Dr. Lu-Yao explained that while the study was able to control for multiple confounders that would affect survival, it would have been desirable to include information on body mass index, cholesterol levels, and the timing and duration of statin therapy.
“We extracted data on medication use from Medicare Part D, but complete information is only available since 2007. Therefore, we could not look back to determine if statin use preceded the prostate cancer diagnosis and for how long. That is important considering existing evidence showing that a benefit of statin use for improving prostate cancer outcomes is greater among men who were already on a statin at the time of their diagnosis compared to those who started a statin after,” she said.
“In addition, it would be useful to have information on cholesterol levels so that we could investigate whether men who benefit most from being on a statin are those with high cholesterol.”
Potency of statin treatment may also be an important factor influencing its effect on PCSM, and Dr. Lu-Yao and colleagues hope to get funding that will allow them to probe the database further in order to investigate that issue.

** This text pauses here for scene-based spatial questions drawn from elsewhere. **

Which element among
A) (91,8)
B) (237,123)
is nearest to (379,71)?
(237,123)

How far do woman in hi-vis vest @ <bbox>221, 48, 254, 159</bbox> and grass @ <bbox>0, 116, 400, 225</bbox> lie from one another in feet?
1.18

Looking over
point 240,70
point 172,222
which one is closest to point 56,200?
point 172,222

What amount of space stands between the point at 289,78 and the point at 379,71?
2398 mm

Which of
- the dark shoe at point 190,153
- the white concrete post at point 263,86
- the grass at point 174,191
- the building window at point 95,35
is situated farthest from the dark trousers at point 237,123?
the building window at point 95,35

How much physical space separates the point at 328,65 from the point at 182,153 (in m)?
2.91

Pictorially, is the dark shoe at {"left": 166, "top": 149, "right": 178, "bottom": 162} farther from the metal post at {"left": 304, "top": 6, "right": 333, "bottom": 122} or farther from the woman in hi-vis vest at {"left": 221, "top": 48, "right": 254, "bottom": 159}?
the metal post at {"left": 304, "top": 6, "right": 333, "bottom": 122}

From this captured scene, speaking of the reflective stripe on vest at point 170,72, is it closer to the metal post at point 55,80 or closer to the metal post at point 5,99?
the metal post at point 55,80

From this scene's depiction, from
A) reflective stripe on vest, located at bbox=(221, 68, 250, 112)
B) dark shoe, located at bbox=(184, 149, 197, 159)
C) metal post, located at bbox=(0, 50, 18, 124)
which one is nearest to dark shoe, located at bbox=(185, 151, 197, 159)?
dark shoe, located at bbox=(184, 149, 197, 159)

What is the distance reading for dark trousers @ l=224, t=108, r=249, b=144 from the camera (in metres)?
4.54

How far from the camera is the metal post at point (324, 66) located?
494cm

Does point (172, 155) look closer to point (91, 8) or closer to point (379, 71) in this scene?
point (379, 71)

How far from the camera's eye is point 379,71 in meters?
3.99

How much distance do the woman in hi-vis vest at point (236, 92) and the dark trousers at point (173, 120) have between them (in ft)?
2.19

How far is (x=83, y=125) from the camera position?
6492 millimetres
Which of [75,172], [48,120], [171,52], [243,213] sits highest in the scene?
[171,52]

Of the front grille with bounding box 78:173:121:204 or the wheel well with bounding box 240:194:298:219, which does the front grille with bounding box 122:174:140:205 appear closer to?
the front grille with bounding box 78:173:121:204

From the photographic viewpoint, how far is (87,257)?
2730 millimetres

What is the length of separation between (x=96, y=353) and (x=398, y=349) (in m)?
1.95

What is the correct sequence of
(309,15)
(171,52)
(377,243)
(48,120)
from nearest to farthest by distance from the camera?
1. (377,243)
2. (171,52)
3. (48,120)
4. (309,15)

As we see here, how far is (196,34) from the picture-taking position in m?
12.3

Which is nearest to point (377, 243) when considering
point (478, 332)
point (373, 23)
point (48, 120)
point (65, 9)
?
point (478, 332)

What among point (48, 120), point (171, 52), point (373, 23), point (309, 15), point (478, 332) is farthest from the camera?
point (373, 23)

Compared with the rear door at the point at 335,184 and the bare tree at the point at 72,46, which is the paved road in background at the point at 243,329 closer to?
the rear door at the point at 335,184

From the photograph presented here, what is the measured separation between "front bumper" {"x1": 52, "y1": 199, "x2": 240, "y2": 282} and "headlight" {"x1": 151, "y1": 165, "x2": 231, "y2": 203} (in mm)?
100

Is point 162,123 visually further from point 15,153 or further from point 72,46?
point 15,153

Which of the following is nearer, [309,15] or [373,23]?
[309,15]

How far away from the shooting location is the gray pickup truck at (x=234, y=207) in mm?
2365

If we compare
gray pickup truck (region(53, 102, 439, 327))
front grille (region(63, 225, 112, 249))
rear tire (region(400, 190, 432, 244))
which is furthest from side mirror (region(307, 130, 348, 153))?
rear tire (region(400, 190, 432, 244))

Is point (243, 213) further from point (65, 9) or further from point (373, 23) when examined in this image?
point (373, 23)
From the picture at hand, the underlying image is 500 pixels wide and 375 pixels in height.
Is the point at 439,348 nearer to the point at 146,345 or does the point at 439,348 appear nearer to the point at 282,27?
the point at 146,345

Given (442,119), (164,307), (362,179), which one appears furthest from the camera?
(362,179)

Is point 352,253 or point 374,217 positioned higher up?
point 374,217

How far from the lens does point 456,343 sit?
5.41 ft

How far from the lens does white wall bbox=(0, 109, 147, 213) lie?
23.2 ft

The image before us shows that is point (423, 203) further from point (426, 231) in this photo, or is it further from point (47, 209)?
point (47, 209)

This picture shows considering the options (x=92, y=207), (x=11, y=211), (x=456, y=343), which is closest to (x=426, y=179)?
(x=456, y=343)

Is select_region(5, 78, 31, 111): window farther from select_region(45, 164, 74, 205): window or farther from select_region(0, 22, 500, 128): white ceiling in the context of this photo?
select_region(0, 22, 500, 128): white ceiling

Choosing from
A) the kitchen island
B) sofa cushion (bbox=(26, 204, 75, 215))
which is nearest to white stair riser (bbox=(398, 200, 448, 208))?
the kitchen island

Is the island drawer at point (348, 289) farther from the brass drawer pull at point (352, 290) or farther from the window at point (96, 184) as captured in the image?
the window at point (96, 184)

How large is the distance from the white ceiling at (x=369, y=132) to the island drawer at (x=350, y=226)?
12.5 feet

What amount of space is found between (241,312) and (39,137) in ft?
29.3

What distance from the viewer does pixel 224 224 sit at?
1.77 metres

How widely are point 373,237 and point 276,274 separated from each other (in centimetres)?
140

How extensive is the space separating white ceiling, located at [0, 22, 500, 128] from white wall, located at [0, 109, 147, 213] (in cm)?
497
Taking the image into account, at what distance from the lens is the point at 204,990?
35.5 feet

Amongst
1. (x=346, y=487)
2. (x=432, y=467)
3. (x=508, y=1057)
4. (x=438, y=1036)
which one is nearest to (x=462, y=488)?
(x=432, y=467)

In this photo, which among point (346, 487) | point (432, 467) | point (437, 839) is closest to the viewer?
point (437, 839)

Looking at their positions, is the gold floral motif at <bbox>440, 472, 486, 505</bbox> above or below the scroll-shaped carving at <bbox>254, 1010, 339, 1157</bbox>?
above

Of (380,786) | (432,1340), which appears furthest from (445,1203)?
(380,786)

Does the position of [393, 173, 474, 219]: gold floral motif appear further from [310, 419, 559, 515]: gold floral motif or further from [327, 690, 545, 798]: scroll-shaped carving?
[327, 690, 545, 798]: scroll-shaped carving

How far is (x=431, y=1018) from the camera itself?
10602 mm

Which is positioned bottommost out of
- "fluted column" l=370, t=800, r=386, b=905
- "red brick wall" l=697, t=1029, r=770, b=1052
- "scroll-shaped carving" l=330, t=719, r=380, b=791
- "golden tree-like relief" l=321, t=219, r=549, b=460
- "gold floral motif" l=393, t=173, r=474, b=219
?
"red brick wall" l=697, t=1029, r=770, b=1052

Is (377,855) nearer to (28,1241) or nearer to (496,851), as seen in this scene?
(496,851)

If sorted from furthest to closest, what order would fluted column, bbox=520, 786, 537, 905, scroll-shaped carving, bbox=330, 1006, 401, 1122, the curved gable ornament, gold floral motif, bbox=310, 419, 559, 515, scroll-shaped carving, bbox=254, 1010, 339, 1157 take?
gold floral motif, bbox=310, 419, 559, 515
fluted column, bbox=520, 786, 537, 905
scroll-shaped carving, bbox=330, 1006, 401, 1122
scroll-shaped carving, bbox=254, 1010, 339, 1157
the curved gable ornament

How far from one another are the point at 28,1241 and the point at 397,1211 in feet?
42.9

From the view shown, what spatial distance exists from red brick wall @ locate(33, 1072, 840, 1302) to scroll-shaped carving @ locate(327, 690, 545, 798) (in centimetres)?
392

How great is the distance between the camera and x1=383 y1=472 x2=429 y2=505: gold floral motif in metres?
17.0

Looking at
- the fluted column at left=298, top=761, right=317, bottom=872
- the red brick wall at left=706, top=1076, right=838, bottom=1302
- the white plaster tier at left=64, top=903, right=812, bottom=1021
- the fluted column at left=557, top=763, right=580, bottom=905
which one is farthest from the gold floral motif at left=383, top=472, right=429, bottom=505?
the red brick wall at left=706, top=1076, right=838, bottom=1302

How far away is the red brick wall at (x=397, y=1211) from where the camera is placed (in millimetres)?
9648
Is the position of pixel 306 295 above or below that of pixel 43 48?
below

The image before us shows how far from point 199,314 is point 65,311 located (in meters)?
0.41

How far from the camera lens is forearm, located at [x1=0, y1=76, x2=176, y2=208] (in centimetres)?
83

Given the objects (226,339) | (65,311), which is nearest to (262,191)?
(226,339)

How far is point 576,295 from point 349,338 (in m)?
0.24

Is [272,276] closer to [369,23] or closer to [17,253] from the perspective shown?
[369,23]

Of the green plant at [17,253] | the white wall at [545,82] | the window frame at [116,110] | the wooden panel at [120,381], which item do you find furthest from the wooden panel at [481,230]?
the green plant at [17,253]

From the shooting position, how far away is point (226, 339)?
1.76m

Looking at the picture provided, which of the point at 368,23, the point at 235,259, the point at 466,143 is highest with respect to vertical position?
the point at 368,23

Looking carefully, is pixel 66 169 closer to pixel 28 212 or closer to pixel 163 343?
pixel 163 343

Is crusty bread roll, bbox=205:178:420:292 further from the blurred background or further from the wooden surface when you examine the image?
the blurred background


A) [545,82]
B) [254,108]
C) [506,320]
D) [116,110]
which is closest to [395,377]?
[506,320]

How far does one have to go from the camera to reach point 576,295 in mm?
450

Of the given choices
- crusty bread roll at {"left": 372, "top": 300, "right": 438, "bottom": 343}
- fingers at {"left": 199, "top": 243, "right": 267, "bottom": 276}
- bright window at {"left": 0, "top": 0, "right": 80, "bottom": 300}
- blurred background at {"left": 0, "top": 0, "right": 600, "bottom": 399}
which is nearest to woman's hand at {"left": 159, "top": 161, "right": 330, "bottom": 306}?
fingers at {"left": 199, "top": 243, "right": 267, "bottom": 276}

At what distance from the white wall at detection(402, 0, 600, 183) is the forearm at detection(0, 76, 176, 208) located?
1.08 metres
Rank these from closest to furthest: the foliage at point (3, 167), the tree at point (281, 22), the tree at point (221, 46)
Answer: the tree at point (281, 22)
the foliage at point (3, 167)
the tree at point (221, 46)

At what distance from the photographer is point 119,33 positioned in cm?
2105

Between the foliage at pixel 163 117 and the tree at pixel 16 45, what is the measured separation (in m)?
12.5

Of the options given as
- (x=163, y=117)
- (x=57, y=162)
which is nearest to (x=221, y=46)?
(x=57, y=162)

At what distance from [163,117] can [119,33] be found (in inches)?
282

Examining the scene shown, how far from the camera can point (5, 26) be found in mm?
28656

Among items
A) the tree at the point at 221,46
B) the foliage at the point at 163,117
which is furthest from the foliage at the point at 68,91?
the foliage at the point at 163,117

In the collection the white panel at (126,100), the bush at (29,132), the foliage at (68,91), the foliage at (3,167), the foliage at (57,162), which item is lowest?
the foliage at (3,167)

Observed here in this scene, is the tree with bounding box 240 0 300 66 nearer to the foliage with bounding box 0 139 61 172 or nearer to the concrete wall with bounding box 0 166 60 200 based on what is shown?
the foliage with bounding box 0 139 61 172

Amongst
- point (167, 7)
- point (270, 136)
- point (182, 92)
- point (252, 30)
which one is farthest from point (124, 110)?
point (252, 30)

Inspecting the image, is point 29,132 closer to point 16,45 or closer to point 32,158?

She acknowledged that short duration of follow-up is another limitation of the study.
“We restricted our analysis to men with high-risk prostate cancer to improve our ability to detect a difference in PCSM, if it existed. Nevertheless, 3 years of follow-up is still extremely short for investigating that endpoint,” Dr. Lu-Yao said.
She also pointed out that while it was a negative finding, the lack of benefit of metformin alone for improving PCSM is important information considering current interest in mounting a large clinical trial to investigate metformin in men with prostate cancer.
Dr. Lu-Yao is an employee of and serves in a leadership capacity with Sun Pharma, and has stock and other ownership interests in and serves as a consultant/adviser to Merck Co., Inc. One of her co-authors has received institutional research funding from Novartis.